● **Exercise**: The records below must be returned exactly, with every picture left out.

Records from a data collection

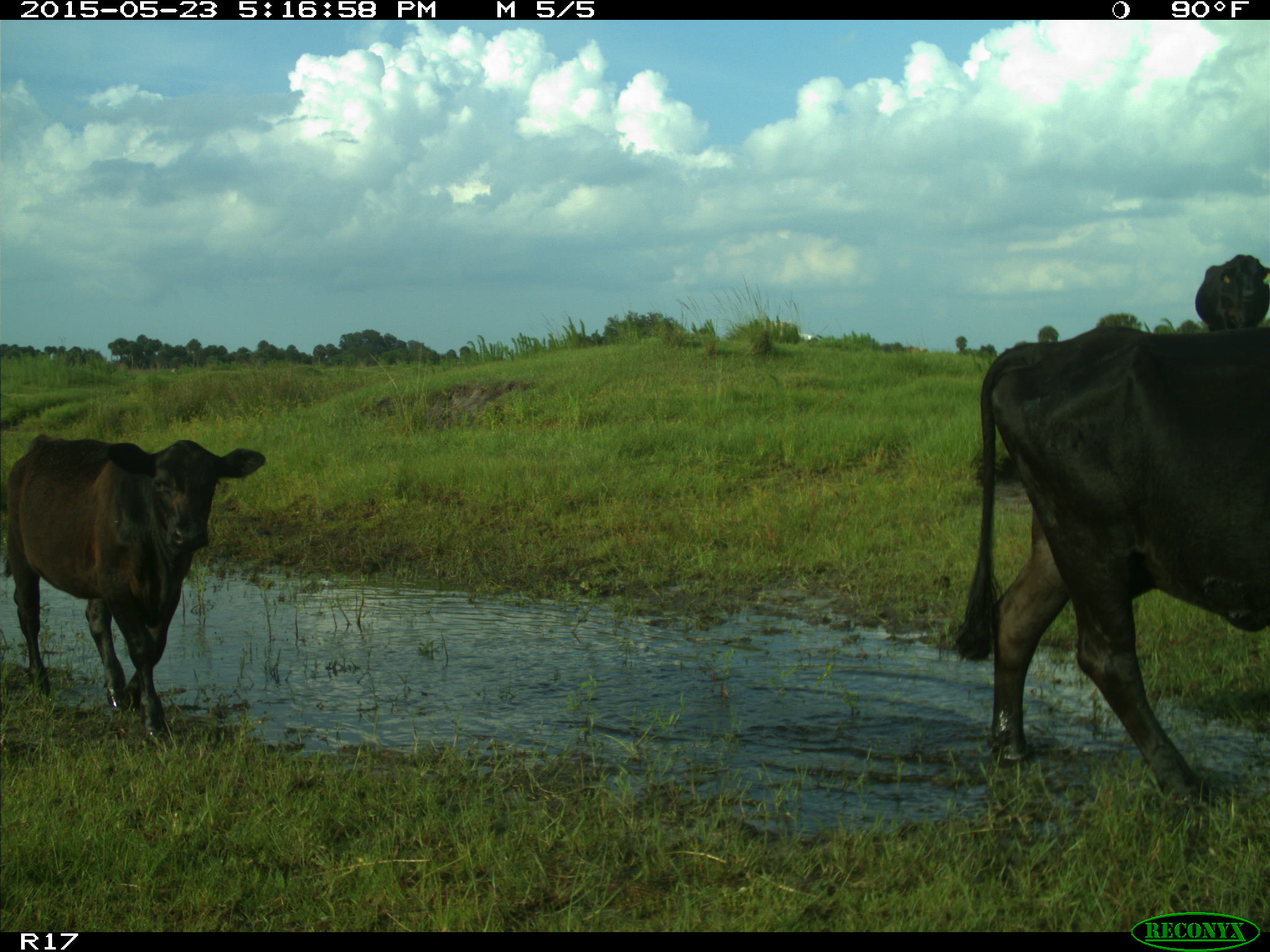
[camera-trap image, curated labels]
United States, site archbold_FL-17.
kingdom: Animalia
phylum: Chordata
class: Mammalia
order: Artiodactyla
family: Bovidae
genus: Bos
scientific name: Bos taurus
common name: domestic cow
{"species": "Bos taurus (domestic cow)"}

● **Answer below**:
[camera-trap image, curated labels]
United States, site archbold_FL-17.
kingdom: Animalia
phylum: Chordata
class: Mammalia
order: Artiodactyla
family: Bovidae
genus: Bos
scientific name: Bos taurus
common name: domestic cow
{"species": "Bos taurus (domestic cow)"}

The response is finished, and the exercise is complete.